## Parts of the exercise
1. From the text on defining ethnomusicology, reproduce word for word the part starting with "List, George. 1969." and going on through "Reports 1(3): 172-210.".
2. In the text on defining ethnomusicology, what two characteristics does List give for traditional music?

## Text section
+ + + + + + +

List, George. 1969. Discussion of K, P. Wachsmann's paper. Journal of the Folklore Institute 6:192-99.
p. 195: “A third definition (and one to which I subscribe) defines ethnomusicology in the broadest sense as the study of traditional music. What does the term 'traditional music' mean? It refers to music which has two specific characteristics: it is transmitted and diffused by memory rather than through the use of writing, and it is music which is always in flux, in which a second performance of the same item differs from the first.”
Seeger, Charles. 1970. Toward a unitary field theory for musicology. Selected Reports 1(3): 172-210.
In reading the following, one should recall that Seeger holds "ethnomusicology" to be the proper term for what is now called “musicology.”
p. 179: “...musicology is (1) a speech study, systematic as well as historical, critical as well as scientific or scientistic; whose field is (2) the total music of man, both in itself and in its relationships to what is not itself; whose cultivation is (3) by individual students who can view its field as musicians as well as in the terms devised by nonmusical specialists of whose fields some aspects of music are data; whose aim is to contribute to the understanding of man, in terms both (4) of human culture and (5) of his relationships with the physical universe.”

+ + + + + + +

[Data entries]

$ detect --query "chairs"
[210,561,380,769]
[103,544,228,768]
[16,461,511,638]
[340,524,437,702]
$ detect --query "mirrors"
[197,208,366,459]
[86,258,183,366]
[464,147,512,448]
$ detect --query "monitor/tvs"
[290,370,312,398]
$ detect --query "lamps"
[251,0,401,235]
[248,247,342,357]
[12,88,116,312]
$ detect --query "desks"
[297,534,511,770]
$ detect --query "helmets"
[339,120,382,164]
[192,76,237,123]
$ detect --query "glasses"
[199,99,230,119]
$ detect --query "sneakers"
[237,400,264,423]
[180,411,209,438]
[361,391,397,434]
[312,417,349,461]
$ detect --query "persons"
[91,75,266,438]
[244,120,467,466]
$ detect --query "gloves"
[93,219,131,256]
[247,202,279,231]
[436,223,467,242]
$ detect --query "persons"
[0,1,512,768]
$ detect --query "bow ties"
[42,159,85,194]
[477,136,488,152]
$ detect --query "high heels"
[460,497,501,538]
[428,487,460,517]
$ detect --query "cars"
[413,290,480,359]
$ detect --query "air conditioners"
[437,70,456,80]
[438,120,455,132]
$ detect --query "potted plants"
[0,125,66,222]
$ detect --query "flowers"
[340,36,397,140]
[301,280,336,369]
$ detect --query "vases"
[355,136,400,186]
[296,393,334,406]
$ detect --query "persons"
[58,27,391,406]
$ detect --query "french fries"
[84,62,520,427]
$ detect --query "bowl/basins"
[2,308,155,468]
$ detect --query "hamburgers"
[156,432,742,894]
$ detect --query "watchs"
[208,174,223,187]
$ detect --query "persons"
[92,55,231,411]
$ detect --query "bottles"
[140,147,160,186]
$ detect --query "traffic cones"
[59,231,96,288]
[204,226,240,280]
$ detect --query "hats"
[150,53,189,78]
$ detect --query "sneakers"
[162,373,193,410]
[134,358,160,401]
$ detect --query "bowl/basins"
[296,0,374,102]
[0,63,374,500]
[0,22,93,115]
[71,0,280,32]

+ + + + + + +

## Responses per task
1.
List, George. 1969. Discussion of K, P. Wachsmann's paper. Journal of the Folklore Institute 6:192-99.
p. 195: “A third definition (and one to which I subscribe) defines ethnomusicology in the broadest sense as the study of traditional music. What does the term 'traditional music' mean? It refers to music which has two specific characteristics: it is transmitted and diffused by memory rather than through the use of writing, and it is music which is always in flux, in which a second performance of the same item differs from the first.”
Seeger, Charles. 1970. Toward a unitary field theory for musicology. Selected Reports 1(3): 172-210.

2. It is transmitted and diffused by memory rather than through writing, and it is always in flux, so a second performance of the same item differs from the first.